Speaker
Description
Light is important for organisms from all domains of life, serving as an energy resource or carrier of information initiating intra- or intercellular signaling. Photosensitive proteins, endowed with a light-absorbing chromophore, enable this. Obtaining direct structural information to understand the underlying molecular mechanisms is not only important for the fundamental understanding of light-driven processes but has practical impact on future developments of e.g. fluorescent proteins for optical nanoscopy or retinal proteins for optogenetics.
For time-resolved crystallography small crystals that can be efficiently photolyzed are required. Serial data collection by means of free-jet sample injection is a convenient way for time-resolved pump probe experiments.

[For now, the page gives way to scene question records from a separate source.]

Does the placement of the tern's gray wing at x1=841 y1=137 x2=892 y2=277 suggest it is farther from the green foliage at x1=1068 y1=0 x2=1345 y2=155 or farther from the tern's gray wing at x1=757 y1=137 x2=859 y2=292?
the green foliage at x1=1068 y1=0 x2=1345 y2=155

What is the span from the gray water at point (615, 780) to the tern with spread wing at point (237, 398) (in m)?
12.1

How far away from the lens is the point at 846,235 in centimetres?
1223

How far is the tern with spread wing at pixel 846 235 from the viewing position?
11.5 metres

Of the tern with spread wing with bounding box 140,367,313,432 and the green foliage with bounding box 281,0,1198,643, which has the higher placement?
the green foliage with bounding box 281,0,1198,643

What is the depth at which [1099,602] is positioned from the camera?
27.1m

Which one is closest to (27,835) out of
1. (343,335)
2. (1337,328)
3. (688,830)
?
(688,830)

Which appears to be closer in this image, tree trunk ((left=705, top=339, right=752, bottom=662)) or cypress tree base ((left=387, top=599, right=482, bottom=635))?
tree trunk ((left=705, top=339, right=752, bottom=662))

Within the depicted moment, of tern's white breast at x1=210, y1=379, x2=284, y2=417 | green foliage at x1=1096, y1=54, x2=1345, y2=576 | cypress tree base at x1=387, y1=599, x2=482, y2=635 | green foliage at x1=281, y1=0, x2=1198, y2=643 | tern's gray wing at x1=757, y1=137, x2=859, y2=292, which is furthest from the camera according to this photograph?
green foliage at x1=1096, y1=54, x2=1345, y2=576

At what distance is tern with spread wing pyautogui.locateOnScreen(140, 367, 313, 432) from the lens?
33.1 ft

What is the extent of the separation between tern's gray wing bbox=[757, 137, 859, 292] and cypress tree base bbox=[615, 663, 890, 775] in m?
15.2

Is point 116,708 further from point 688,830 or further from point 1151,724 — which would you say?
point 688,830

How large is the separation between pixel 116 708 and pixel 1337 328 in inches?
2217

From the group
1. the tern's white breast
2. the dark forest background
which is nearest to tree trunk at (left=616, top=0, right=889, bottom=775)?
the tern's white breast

In previous experiments employing this technique both at X-ray free-electron laser (XFEL) and synchrotron sources very high pump laser fluences (≫ 100 µJ/mm²) have been used for optical excitation, a regime where multiphoton absorption of the chromophore is highly likely. However, multiphoton excitation differs significantly from the biologically relevant single photon absorption regime and generally results in different effects. This severely compromises the mechanistic interpretation.
We discuss this issue and present how to determine the appropriate photoexcitation intensity for time-resolved pump probe experiments. We discuss how to derive the required pump fluence based on the intensity distribution within the crystals and the jet used for delivering them into the X-ray beam and quantify losses in excitation intensity due to light-matter interaction (scattering, absorption, reflection) of the incident beam before reaching the target chromophores.